Home Selling Guide

Selling a home is absolutely a case by case scenario. While I build a general marketing plan, every home is different, and every buyer is different. The most important thing for selling a home quick is getting people out to see the home itself through great marketing, and the correct marketing for the home. Luckily, this is what I excel at.

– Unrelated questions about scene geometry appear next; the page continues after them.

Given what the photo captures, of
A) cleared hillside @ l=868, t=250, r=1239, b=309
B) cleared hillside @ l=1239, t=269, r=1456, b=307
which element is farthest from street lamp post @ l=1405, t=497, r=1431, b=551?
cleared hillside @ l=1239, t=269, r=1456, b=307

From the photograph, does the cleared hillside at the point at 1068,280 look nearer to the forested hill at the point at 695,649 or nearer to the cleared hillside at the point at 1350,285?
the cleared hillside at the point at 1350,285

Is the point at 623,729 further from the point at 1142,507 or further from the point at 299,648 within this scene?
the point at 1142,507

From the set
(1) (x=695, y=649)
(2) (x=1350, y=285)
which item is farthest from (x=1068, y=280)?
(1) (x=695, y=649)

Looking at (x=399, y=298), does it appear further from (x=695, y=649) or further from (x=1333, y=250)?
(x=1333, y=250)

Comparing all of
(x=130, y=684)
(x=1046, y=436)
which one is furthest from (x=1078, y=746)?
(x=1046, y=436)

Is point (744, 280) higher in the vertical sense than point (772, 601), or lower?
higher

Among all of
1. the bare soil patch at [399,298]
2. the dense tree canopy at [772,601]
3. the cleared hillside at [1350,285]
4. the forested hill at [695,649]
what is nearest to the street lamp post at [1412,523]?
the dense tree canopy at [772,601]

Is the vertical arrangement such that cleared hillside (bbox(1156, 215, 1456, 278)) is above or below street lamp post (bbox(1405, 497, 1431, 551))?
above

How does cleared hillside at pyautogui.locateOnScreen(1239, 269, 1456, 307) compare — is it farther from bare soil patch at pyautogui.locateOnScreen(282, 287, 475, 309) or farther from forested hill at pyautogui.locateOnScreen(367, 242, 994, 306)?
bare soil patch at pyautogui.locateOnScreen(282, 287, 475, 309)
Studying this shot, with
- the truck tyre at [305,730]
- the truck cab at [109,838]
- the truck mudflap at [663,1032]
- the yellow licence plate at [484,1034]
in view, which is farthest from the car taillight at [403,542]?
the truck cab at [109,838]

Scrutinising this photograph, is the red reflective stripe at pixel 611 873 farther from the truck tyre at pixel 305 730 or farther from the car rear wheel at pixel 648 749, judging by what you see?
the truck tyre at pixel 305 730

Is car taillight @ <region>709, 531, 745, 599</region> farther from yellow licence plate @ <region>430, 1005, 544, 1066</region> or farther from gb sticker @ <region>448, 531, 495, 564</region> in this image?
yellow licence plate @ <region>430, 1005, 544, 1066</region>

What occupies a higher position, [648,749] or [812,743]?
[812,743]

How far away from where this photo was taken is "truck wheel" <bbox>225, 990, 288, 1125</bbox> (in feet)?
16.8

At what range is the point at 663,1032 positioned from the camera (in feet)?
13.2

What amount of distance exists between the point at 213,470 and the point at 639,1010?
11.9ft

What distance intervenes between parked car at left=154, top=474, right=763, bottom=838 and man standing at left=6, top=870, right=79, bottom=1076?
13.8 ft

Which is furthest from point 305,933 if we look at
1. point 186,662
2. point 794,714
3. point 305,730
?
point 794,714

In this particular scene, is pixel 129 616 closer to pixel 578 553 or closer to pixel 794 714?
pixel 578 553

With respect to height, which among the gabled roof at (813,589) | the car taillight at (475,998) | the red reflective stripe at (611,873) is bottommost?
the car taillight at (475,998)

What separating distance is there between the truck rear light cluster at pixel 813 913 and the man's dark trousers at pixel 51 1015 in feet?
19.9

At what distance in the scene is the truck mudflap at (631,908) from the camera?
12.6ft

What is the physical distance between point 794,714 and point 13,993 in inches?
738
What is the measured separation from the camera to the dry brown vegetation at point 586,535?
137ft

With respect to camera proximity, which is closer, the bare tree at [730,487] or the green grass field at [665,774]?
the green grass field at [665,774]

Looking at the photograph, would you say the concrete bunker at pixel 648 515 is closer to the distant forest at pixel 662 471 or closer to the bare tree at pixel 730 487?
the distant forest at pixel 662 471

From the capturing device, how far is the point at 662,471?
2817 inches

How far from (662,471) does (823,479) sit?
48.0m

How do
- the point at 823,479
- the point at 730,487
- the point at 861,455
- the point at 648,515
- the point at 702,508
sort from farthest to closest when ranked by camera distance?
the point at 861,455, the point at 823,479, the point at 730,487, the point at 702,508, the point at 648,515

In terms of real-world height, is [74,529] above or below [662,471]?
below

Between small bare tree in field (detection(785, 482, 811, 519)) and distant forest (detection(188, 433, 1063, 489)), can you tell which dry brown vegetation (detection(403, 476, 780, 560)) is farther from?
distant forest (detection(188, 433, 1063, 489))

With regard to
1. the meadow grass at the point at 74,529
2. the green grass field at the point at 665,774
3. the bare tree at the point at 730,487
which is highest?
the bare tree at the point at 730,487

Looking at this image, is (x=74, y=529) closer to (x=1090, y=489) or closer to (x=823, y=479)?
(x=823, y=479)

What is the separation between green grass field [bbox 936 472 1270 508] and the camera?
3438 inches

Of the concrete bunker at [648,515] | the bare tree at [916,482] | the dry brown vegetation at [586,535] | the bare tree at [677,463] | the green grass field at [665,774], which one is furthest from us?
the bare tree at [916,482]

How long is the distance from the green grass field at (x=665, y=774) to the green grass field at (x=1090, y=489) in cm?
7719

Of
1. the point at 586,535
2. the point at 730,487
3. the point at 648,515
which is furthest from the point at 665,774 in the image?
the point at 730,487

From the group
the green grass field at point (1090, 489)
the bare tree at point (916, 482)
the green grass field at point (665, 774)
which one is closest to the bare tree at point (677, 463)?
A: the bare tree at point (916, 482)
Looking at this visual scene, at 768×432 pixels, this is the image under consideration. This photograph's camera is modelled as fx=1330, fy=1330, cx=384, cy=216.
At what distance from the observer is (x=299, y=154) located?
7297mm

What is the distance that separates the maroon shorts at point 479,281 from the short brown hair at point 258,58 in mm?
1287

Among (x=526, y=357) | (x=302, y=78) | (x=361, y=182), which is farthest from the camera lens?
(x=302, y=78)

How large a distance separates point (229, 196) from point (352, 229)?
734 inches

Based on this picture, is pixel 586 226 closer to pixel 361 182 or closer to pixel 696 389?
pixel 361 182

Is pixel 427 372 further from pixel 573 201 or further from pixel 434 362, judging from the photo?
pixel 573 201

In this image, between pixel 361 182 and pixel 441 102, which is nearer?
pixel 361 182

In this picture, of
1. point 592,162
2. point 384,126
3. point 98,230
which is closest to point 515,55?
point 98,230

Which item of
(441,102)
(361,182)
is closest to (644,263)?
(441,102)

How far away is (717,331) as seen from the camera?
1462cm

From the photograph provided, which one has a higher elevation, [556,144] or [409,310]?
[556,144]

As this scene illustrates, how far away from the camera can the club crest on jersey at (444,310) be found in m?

You can start this process out by doing both a quick and instant home valuation by clicking here. If you want more details and maybe a better valuation, I can do a custom CMA for you by clicking here. This is a quick outline to what the process looks like:

1. Let’s see the place

The first step for me is to come out and see the home. We’ll look at what’s great about the home, what’s been updated, what could use some fixing up, and overall condition of the home. We’ll do a property condition disclosure that’s required by each seller to present to prospective buyers. While an inspector will do a much more thorough job than we will, this gives us a starting point of what we can expect in cost for repairs.

2. Pull comps

Next, we need to get an idea of what your home is worth. A “comp” just means “comparable”. Other lingo for it is “CMA”, or comparative market analysis. In the end, it’s the appraiser for the buyer’s mortgage lender that determines the opinion of value for they will receive financing for, but I’ll do some CMAs will give us a good idea of what price to list it on the market for. Just know it’s not a perfect science. Each appraiser is different, some are more liberal, some are more conservative. They are simply here to give a lender an opinion of value for lending purposes. If it’s a cash offer, and the home is in high demand, sometimes you can get over asking- especially in our market.

3. Marketing

My favorite part. This is where we make the house look as awesome as possible so people will actually come out to see it. If you can get them to come to the home, then they can imagine what it would be like living there. Getting them excited to come see the home is what I do well. We need to get the home as clean as possible, and staged properly and neutrally. Then I’ll produce all the fun media and web stuff. Facebook and social media ads, the local MLS database, exclusive websites, road signs, flyers, fun open houses, exclusive mass newsletters I’ve personally built, and more are all part of the marketing to get a home sold- and sold as fast as possible with a great offer! Every home has a story to tell. I’ll help tell the best story possible so the right buyer will come along to buy it. Here are two very different marketing approaches for two very different homes. Both sold. Both sellers earned plenty return!

Many times we could absolutely receive the offering you’re looking for in a day or two. The Nashville area market can be awesome like that. Sometimes, like the farm home above, the home might sit for a bit. However, that farm house was on the market for two months before my wife and I took it over WITHOUT ONE SHOWING. That’s why marketing is important. Once we took it over, we had dozens of showings.

4. Say yes to an offer

I’ll submit every offer that comes in to you. Even the bad ones! Ha. It’s my job to make sure you know what’s going on! Once you hear the offer you want, we’ll say yes and I’ll have the buyer’s agent submit the offer in writing. Once we sign, it becomes a contract. Again, this is what I do. I have a great circle of others agents (like my wife), brokers, lenders, and advisors around me that I consult with on every deal. We’ll make sure the contract is negotiated well, to your best interest.

5. Agree on terms, and fix stuff.

This isn’t the fun part, but necessary to bank on that equity your going to get from your home sell. Every offer, even great ones, will still have terms, conditions, contingencies, all the stuff legal and contactual binding details that will have to be met. Like termites. If an inspector finds them, it’s the sellers responsibility to order a remediation. And this is very common in Tennessee. Here are a few other common contingencies written into the contract:

  • Simple repairs: leaks, cracks, radon and termite remediation
  • Major repairs: mold, asbestos, rotton decks, plumbing
  • Improvements: new paint, new blinds, new carpet, installing hardwood
  • Closing costs negotiations
  • Purchase contingent upon buyers selling their home

Once all conditions and contingencies are met, we can let the buyers know we’re good to close. The hard part is over. Now the buyer’s lender goes to work and we wait on a check!

6. Move out and get paid

Well, almost all the hard stuff is over. You still have to move your stuff out! We’ll figure that out to as the transition needs to work for everyone. No one wants to be homeless or live in a hotel for a few days. But once the closing day comes, and all funding is complete, you’ll hand over the keys and they’ll be delivered to the new owners once they complete closing.